Introduction: Cachexia is a metabolic syndrome leading to weight loss and muscle wasting. Pancreatic ductal adenocarcinoma (PDAC) frequently associates with cachexia, which contributes to its high mortality rate. Sex differences have been observed in cancer cachexia (Zhong and Zimmers, Curr Osteopor Rep 2020); however, the underlying molecular mechanisms are mostly unknown. We studied this here in both humans and mouse models. Because Activin is an important mediator of PDAC cachexia (Zhong et al., J Cachexia Sarcopenia Muscle 2019); thus, we also evaluated how sex affects anti-Activin treatment response.

Design: Mice: Male and female mice with autochthonic PDAC (KPC mice) were evaluated for cachexia phenotype and anti-Activin treatment response. Muscles were subjected to molecular and transcriptome/proteome analyses. Patients: Longitudinal change in body composition was measured retrospectively from CT scans of >130 patients with PDAC treated with first-line gemcitabine/nab-paclitaxel and compared by sex. TCGA was queried for Activin gene expression versus mortality. Rectus abdominus muscles from PDAC patients were profiled for Activin pathway gene expression.

Results: Despite identical tumor latency and size, male KPC mice experienced earlier and more severe muscle wasting and responded positively to treatment with the Activin trap, ACVR2B/Fc, exhibiting muscle preservation, while female mice did not. Mediators and markers of muscle catabolism were increased in male KPC mice. RNAseq revealed increased muscle-specific E3 ligases, decreased myosin heavy chains, and inhibited canonical pathways in males with early cachexia, with fewer alterations in females. ACVR2B/Fc prevented many of these changes in late cachexia in males, but not in females, despite increased plasma Activin concentration in both sexes. Pathway analysis revealed sex-specific upstream regulators and mediators of muscle function. Muscle proteomics revealed impaired mitochondrial function in males only. Inhibitors of Activin-related ligands were upregulated in the muscle of female KPC mice only. Like mice, men with PDAC demonstrated greater loss of skeletal muscle area and index, and greater rate of muscle loss versus women. TCGA query revealed high tumor INHBA expression correlated with mortality, but only in men. Muscle from female patients with PDAC showed increased expression of Activin inhibitors, FSTL1, FSTL3, and WFIKKN2.

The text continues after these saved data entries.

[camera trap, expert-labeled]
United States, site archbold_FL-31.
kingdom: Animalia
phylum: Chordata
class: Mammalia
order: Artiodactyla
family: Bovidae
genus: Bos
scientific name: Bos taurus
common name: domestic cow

Conclusions: Male mice and cancer patients have higher prevalence of cachexia and greater muscle wasting compared with females. Furthermore, the Activin pathway mediates cachexia in a sex-specific fashion, potentially through muscle-specific expression of Activin inhibitors. These results demonstrate sex as the first premise for cachexia precision therapy.

Citation Format: Xiaoling Zhong, Ashok Narasimhan, Andrew R. Young, Libbie M. Silverman, Jianguo Liu, Sheng Liu, Emma H. Doud, Jun Wan, Yunlong Liu, Amber L. Mosley, Leonidas G. Koniaris, Teresa A. Zimmers. Sex differences in pancreatic cancer cachexia manifestations and mechanisms in mice and humans: Role of activin [abstract]. In: Proceedings of the American Association for Cancer Research Annual Meeting 2021; 2021 Apr 10-15 and May 17-21. Philadelphia (PA): AACR; Cancer Res 2021;81(13_Suppl):Abstract nr 2657.